In From Honey to Ashes, the second volume of his four-part work of cultural anthropology entitled Mythologiques, Claude Lévi-Strauss attempted to understand the meaning of the gourd as a mechanism for controlling the flow of air and water. He recognized its utility as a container for holding water and as a musical instrument, also observing its third type of use: gourds filled with air can be used as floats or buoys in water. Gourds make different sounds when filled with water or air, and looking closely into the sounds made by gourds by the riverside in South African mythology, Lévi-Strauss noted that these myths corresponded with humanity’s various mechanisms for coping with nature.

People living along rivers use ladles or oars to scoop water, propelling their boats forward and, as they row, making audible sounds for certain life-forms inhabiting the water. If one makes an audible sound, against the counsel of myths, one could very well be dragged into the water by a devil or monster and drowned. Snakes with gourd decorations inhabiting the Amazon River entice people near the water, and people making forbidden noises could end up falling in. In this way, if mythology ponders the human condition, so does the gourd.

**Records provided:**
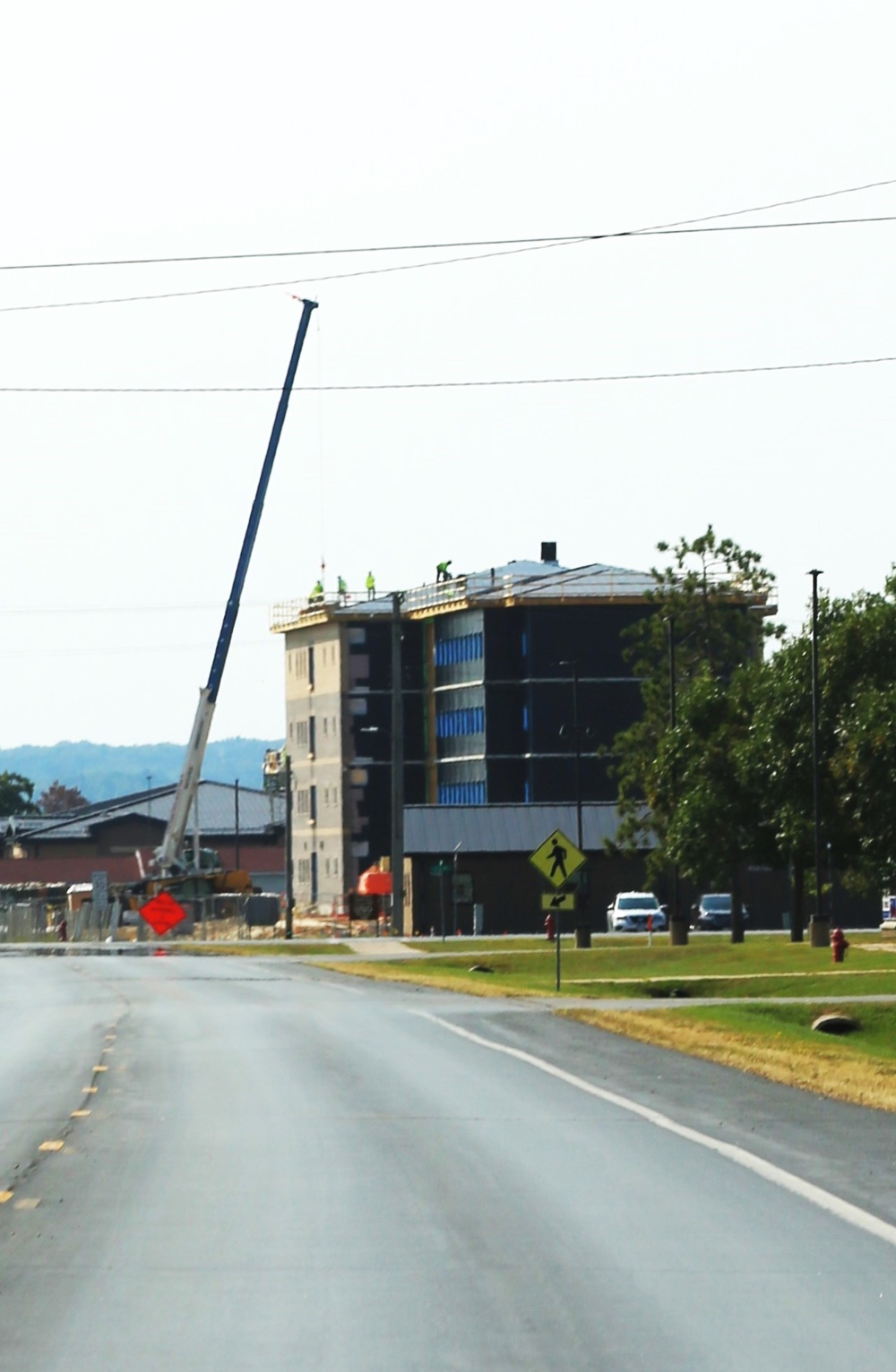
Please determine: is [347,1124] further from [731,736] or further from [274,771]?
[274,771]

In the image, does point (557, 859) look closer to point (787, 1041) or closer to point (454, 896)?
point (787, 1041)

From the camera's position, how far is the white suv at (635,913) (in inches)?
3201

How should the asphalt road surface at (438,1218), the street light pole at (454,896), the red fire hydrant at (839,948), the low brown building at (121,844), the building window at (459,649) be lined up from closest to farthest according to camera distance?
the asphalt road surface at (438,1218) < the red fire hydrant at (839,948) < the street light pole at (454,896) < the building window at (459,649) < the low brown building at (121,844)

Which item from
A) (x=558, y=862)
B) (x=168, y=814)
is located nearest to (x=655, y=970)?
(x=558, y=862)

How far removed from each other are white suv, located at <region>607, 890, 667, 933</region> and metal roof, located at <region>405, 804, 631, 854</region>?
823 cm

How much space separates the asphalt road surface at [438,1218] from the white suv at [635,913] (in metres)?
59.9

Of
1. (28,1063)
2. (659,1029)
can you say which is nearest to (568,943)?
(659,1029)

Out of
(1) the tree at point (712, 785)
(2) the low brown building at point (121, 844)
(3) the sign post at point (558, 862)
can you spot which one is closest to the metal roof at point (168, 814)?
(2) the low brown building at point (121, 844)

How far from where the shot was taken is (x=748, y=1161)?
13117mm

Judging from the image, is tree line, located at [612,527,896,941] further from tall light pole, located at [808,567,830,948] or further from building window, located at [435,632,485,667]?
building window, located at [435,632,485,667]

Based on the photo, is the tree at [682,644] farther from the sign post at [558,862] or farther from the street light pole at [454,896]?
the sign post at [558,862]

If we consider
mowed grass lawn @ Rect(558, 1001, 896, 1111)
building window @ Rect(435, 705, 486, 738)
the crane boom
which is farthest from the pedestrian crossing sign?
building window @ Rect(435, 705, 486, 738)

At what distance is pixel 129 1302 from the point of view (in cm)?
868

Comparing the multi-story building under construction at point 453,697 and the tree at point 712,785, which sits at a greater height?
the multi-story building under construction at point 453,697
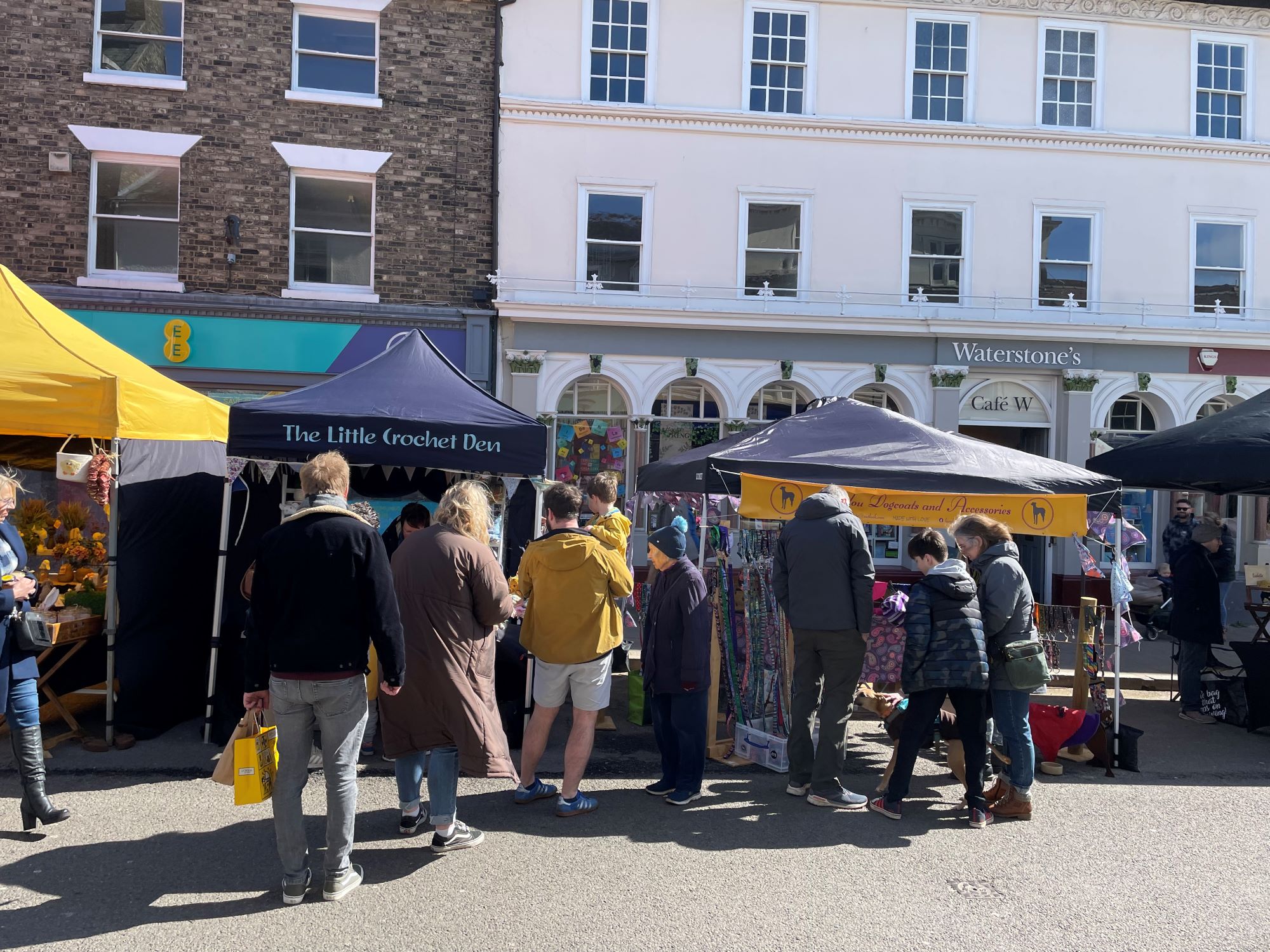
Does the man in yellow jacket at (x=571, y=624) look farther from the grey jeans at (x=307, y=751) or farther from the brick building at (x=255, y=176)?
the brick building at (x=255, y=176)

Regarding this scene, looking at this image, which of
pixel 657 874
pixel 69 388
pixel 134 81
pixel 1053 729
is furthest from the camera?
pixel 134 81

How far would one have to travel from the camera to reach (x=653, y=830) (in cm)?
517

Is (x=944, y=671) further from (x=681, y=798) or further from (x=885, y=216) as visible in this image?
(x=885, y=216)

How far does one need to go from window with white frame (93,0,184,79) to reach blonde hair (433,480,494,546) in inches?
448

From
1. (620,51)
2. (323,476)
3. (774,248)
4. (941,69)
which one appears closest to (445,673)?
(323,476)

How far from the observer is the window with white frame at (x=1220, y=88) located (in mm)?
15188

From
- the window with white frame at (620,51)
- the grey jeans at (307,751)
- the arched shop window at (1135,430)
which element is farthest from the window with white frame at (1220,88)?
the grey jeans at (307,751)

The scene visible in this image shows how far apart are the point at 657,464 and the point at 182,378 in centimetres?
786

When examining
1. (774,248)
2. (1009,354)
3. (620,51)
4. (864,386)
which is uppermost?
(620,51)

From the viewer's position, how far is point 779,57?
47.8ft

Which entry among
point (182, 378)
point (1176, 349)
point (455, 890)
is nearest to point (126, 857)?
point (455, 890)

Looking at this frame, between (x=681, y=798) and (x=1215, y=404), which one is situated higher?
(x=1215, y=404)

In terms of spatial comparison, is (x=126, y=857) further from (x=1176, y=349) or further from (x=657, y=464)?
(x=1176, y=349)

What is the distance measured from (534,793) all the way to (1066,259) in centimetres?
1312
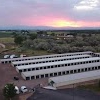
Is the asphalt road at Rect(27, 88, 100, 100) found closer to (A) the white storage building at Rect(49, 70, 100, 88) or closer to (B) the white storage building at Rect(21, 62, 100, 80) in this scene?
(A) the white storage building at Rect(49, 70, 100, 88)

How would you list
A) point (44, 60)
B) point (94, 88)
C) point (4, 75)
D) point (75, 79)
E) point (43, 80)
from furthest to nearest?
point (44, 60) < point (4, 75) < point (43, 80) < point (75, 79) < point (94, 88)

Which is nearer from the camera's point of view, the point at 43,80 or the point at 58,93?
the point at 58,93

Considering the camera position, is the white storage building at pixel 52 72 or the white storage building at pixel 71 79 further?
the white storage building at pixel 52 72

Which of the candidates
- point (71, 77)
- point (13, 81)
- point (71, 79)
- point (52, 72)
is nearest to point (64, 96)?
point (71, 79)

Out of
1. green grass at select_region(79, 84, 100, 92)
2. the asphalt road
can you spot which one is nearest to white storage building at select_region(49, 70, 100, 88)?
green grass at select_region(79, 84, 100, 92)

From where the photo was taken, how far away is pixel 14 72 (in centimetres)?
3350

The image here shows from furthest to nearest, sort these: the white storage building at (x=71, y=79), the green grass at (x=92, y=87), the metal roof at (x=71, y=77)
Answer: the metal roof at (x=71, y=77)
the white storage building at (x=71, y=79)
the green grass at (x=92, y=87)

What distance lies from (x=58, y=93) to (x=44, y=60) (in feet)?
66.9

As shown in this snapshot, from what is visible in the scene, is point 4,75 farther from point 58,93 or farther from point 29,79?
point 58,93

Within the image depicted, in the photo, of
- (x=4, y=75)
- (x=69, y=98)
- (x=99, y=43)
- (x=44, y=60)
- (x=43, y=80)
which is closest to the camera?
(x=69, y=98)

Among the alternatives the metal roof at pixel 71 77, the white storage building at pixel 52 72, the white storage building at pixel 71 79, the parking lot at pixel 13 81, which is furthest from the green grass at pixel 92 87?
the white storage building at pixel 52 72

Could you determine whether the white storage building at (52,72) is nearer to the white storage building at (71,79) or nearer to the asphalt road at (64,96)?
the white storage building at (71,79)

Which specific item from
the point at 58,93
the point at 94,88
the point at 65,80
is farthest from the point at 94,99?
the point at 65,80

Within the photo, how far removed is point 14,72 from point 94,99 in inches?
704
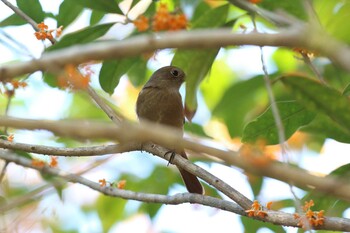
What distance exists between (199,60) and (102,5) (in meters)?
0.70

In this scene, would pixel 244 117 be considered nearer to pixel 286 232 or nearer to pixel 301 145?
pixel 301 145

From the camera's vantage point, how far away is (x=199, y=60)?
3.91 meters

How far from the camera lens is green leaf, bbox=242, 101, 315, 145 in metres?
3.33

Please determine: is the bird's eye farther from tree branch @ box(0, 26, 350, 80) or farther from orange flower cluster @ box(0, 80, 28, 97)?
tree branch @ box(0, 26, 350, 80)

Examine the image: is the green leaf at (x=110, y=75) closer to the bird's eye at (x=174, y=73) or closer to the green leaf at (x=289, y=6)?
the green leaf at (x=289, y=6)

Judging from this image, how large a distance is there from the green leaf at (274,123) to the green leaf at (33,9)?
1.41 m

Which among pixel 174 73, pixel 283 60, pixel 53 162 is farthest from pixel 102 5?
pixel 283 60

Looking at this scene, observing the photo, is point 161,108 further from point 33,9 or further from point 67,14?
point 33,9

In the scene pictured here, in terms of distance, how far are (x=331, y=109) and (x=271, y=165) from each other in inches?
58.1

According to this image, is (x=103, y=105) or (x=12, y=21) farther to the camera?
(x=12, y=21)

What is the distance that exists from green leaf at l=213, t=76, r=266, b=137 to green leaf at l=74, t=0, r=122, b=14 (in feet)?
4.69

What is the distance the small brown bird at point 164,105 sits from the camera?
493cm

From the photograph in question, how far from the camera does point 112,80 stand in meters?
3.94

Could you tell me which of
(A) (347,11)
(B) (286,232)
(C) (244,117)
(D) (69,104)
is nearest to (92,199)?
(D) (69,104)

**Problems and tasks:**
(A) In the passage on Lévi-Strauss and the gourd, rewrite the text from "People living along" up to and including "does the gourd.", replacing "oars" with "paddles".
(B) In the passage on Lévi-Strauss and the gourd, what third use of gourds does he observe besides holding water and serving as musical instruments?

**Results of the tasks:**
(A)
People living along rivers use ladles or paddles to scoop water, propelling their boats forward and, as they row, making audible sounds for certain life-forms inhabiting the water. If one makes an audible sound, against the counsel of myths, one could very well be dragged into the water by a devil or monster and drowned. Snakes with gourd decorations inhabiting the Amazon River entice people near the water, and people making forbidden noises could end up falling in. In this way, if mythology ponders the human condition, so does the gourd.

(B) Filled with air, gourds can be used as floats or buoys in water.